Even his defeats were over the superficial and the trivial (did we really spend months arguing between the pros and cons of Red Peak and a sort of novelty teatowel?). The election of Trump and the knowledge that there would be no more cheeky rounds of golf with his buddy Obama to toast the success of the TPP might well have been the final straw.

He played beer pong. Just like a regular guy.

But I’d like to conclude with some pragmatic, Key-style realism. I don’t share his politics, but it has been a colossal act of stupidity on the part of those who have painted him as some kind of closet, neoliberal fascist. He has dragged his party about as far leftwards as any Nat would dare. Don Brash’s observation that Key’s position on the spectrum is indistinguishable from Helen Clark’s should be seen by the left as a vindication of Clark’s success rather than an opportunity to moan about how he has stolen the left’s thunder.

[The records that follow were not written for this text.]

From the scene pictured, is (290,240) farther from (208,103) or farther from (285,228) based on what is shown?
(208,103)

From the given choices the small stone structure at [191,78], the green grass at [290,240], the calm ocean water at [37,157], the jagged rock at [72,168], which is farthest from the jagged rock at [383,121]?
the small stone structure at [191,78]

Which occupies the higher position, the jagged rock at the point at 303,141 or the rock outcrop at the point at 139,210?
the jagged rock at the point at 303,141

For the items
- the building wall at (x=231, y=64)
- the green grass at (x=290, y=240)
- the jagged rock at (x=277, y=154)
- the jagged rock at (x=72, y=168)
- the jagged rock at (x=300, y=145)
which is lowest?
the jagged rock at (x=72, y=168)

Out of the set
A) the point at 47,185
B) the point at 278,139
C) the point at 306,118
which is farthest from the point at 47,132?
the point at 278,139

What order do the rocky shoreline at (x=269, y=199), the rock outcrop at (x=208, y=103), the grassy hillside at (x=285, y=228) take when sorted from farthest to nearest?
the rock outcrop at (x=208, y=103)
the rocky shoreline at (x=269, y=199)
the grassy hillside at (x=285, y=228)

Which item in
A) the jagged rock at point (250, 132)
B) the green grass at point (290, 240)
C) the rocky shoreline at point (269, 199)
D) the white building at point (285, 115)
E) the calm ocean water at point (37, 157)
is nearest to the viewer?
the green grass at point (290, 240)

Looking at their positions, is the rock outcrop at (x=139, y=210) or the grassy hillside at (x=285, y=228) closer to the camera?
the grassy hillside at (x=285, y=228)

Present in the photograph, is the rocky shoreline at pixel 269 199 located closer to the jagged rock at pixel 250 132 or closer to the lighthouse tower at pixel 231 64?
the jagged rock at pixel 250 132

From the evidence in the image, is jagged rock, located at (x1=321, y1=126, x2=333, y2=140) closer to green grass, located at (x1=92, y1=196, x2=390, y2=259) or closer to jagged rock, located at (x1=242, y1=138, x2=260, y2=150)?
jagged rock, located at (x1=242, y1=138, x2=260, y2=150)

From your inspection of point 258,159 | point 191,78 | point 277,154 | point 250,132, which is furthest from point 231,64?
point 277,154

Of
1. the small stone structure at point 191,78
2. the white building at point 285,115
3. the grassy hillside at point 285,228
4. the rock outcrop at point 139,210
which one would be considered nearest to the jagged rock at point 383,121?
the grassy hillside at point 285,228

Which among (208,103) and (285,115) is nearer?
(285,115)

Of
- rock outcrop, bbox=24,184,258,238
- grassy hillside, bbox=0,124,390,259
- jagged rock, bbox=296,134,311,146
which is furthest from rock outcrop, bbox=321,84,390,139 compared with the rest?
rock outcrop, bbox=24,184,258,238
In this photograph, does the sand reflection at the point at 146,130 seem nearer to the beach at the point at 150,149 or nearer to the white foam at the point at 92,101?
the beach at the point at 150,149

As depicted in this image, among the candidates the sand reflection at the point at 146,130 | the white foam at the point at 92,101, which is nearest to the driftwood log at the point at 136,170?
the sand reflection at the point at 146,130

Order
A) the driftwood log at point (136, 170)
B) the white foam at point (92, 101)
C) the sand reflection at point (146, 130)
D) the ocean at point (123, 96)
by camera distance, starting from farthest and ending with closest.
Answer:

And here’s the rub: Key is no Tony Abbott, no Dubya, no Muldoon. He was never going to tear up the consensus like Thatcher and Reagan. And he is certainly no Donald J. Trump. His ponytail pulling and prison rape gags were a bit creepy and a bit crass, but he didn’t fantasise about grabbing pussy nor make jibes about a female journalist’s menstruation. As such, I am uneasy about the optimism that seems to be pouring out of some left-wing orifices. It may well be the case that National’s sustained stratospheric polling was ‘all down to Key’ and that 2017 will usher in a change of government. But what if it isn’t? What if voters are still at best uncertain, or at worst turned off by the alternatives on offer?

I would like to see Bill English succeed Key, if only because his commitment to using data to improve outcomes and his enthusiasm for social investment is a breath of fresh air from the usual dismissal of ‘experts’, ‘research’ and ‘joined up thinking’ of which too many on the ideological right are fond. But it could be Paula Benefit. Or it could be Crusher Collins, who will show none of the political dexterity of her former boss in taking a sledgehammer to crack any leftish nut in her way.

Or has John Key suddenly and inexplicably paved the way for an improbable but not impossible Trump-esque tilt at the big prize for the populist’s populist, Winston Peters? Shudder.